また用意されたワークシートやタイムスケジュールには「本音と建て前を使い分けるのに疲れたら、このワークを家でもやってみたい」「“世界一周旅行”という夢を3人のうち2人が偶然書いていて、びっくりすると同時に、うれしさ込み上げてきた」などの感想が寄せられ、短時間でも深い共感と気づきが得られる仕掛けが各所にちりばめられていました。

 

 

修了生・在学生が語る、学びと現在地

後半では、本学大学院修了生の野嵜辰巳さん、科目等履修修了生の朴咲輝さんが登壇。

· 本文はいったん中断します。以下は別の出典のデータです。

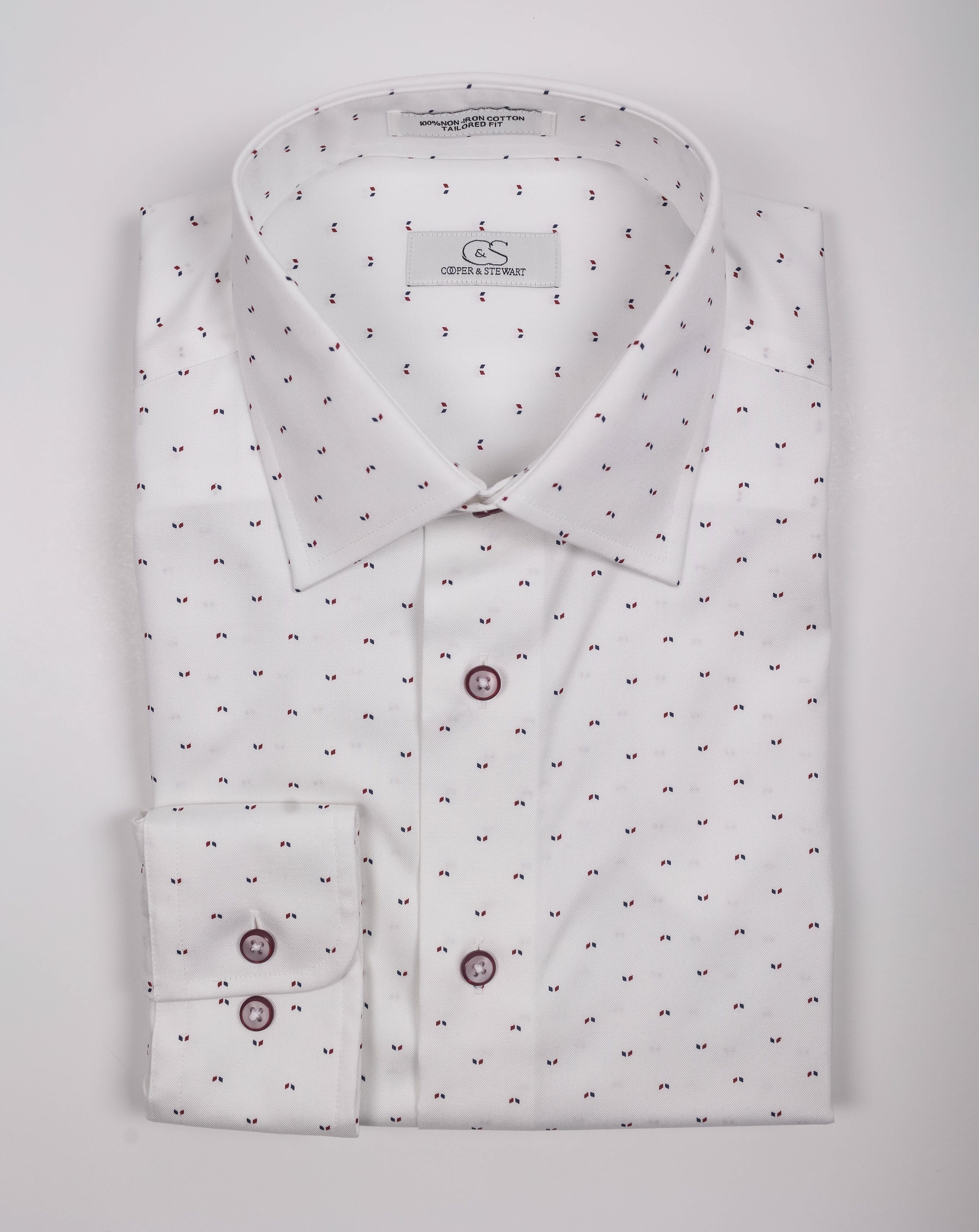 156-C&S TF Red/Grey Classic Bowtie SC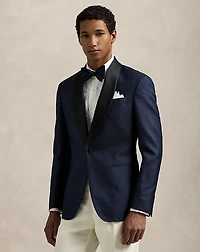 Polo Tailored Plaid Tuxedo Jacket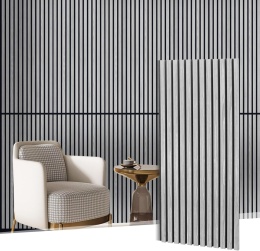 MaxEarn 2 panele akustyczne, szary dąb, 110 x 48 cm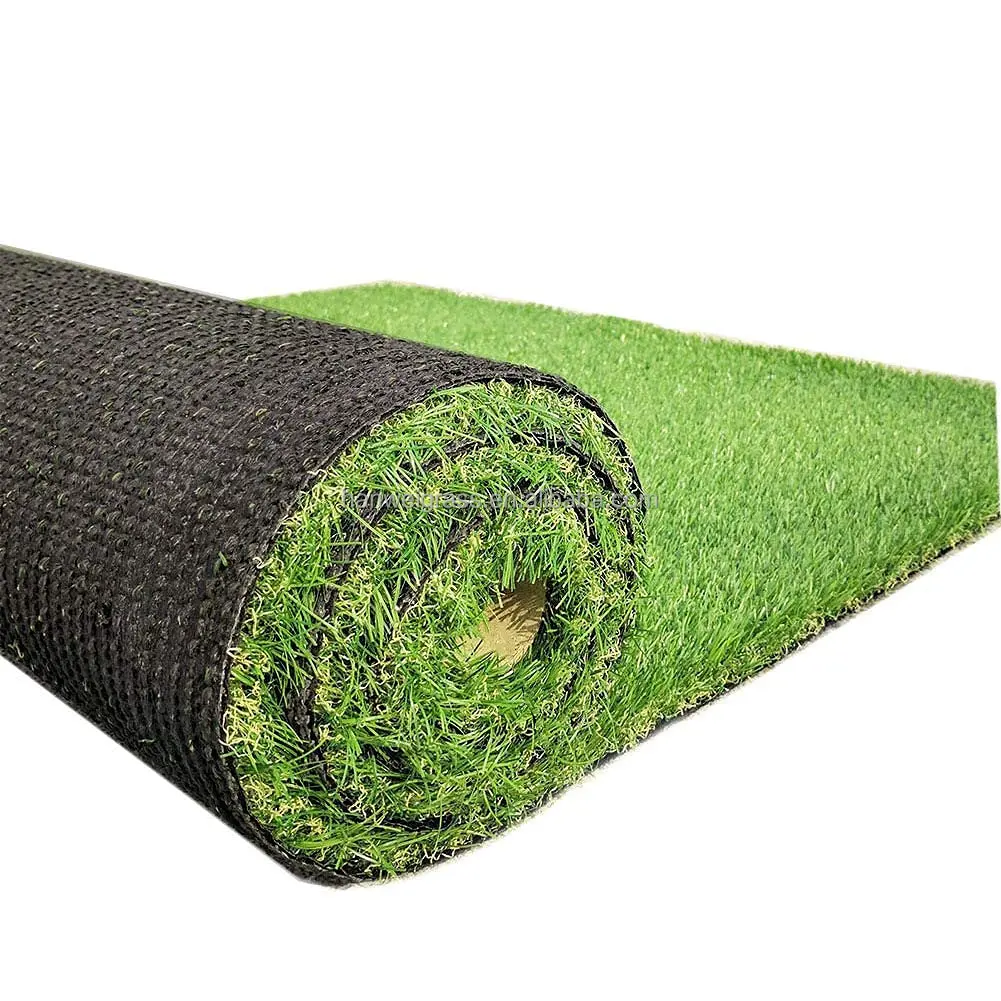 Artificial Grass Excellent Permeability Heat-absorbing Convenient Rainwater Drainage Water-saving Artificial Grass Turf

とびラーとしての活動、大学での学び、そして現在の活動とのつながりについてお話をされました。お二人の率直な語りを聞いた参加者からは「アートを通して子どもや障害のある方との関係性を考える視点を深めたい」「卒業後の実践のイメージが一気に現実味を帯びてきた」といった前向きな声も聞かれました。

 

 

芸術教養学科の学生からも「対話型のプロジェクトを体感できたことで、コラボレーションの面白さが実感できた」「編入後初めて大学の人と対面できて、新しい世界が開けた」などのコメントがあり、本学の多様な学びが交差する場ともなったようです。
イベント終了後には、「初対面でも、アートを介して深い話ができると実感した」「オンライン生活に慣れてしまった今、リアルな人の優しさや対話の温度が心にしみた」「申込みに勇気がいったけど、本当に参加してよかった」といった声が寄せられました。

アートと社会をつなぐ、収穫祭が残した体験の場

今回の収穫祭は交流の場であると同時に、アートを通じて社会とつながる感覚を得るまたとない体験の機会になりました。学科や立場を越えて集まった一人ひとりの学びが、今後どのように広がっていくのか──その広がりが今後どのように展開していくのか、ますます楽しみです。
 

(文=博物館学芸員課程教員 田中梨枝子

 

 

参加学生レポート

変貌する美術館と混沌から生まれる発見

東京都美術館は上野の森の落ち着きに包まれている。シンプルでモダンな外観と迷路のような館内の落差には、近寄りがたい高貴さを持ちつつ何か誘うような魅力がある。そんな場所で行われた今回の収穫祭は、二つの点で衝撃的だった。
一つ目は、役割と活動が大幅に進化した美術館の姿を目のあたりにしたことだ。2010年代、都美術館は従来のミッションに加えて、「多様な人々が参加し、つながりを生む仕組みを提供する」役割を自らに課した。その一翼を担うのが、「とびらプロジェクト」から生まれた、年間100以上ものユニークなプロジェクトだ。美術館はもはや象牙の塔とは対極の存在となりつつある。
もう一つは、ある「とびラー」修了者の言葉だ。複数人で行うプロジェクト運営にあたり、年代や職業、価値観がバラバラのメンバーの意見がすんなりまとまることはない。ビジネス経験が長い彼は、効率性が低いこの状況に何度も違和感を感じたという。そのうえで、こう述べている。
「ですが、混沌の中で得た発見や他者を認める経験こそが、『とびラボ』の真髄なのです」
日常生活で自分と同質な人や環境にいることの心地よさに溺れていた私は、ハッとさせられた。
とびラーには例年、定員の8〜10倍ほどの応募があり、かなりの狭き門。ただ、同様の活動は全国に広がりつつある。